» **Work instructions**
Copy the listing below line for line, leaving out any images.

:::::

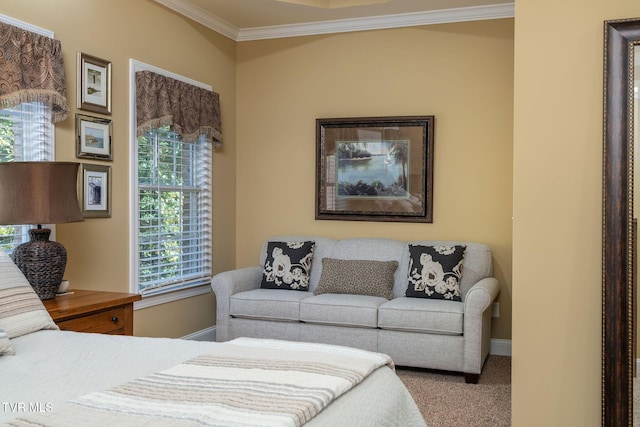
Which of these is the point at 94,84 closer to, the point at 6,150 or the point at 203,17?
the point at 6,150

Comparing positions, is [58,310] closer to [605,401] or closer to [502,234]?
[605,401]

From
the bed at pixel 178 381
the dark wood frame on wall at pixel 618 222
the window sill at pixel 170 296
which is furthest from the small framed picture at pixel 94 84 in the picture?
the dark wood frame on wall at pixel 618 222

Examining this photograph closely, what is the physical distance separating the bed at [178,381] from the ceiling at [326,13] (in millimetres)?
3263

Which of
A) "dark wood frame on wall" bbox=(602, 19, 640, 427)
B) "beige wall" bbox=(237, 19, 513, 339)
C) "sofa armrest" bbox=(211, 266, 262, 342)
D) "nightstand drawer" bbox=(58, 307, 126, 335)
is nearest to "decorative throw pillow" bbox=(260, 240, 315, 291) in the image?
"sofa armrest" bbox=(211, 266, 262, 342)

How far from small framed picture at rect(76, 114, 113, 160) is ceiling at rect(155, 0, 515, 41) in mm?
1187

:::::

» **Response to the exercise**
Which of these is the point at 94,84 closer to, the point at 6,150 or the point at 203,17?
the point at 6,150

Comparing positions, is [58,310] closer to [605,401] or closer to [502,234]?
[605,401]

From
the bed at pixel 178 381
the dark wood frame on wall at pixel 618 222
the window sill at pixel 170 296
which is furthest from the small framed picture at pixel 94 84 in the picture?
the dark wood frame on wall at pixel 618 222

Examining this photograph closely, what is the physical distance separating the bed at [178,381] from the ceiling at [326,13] (in millimetres)?
3263

Which of
A) "dark wood frame on wall" bbox=(602, 19, 640, 427)
B) "beige wall" bbox=(237, 19, 513, 339)
C) "sofa armrest" bbox=(211, 266, 262, 342)
D) "nightstand drawer" bbox=(58, 307, 126, 335)
is nearest to "decorative throw pillow" bbox=(260, 240, 315, 291) in the image?
"sofa armrest" bbox=(211, 266, 262, 342)

How far from small framed picture at rect(76, 114, 113, 160) is ceiling at rect(155, 0, 515, 41) in mm?
1187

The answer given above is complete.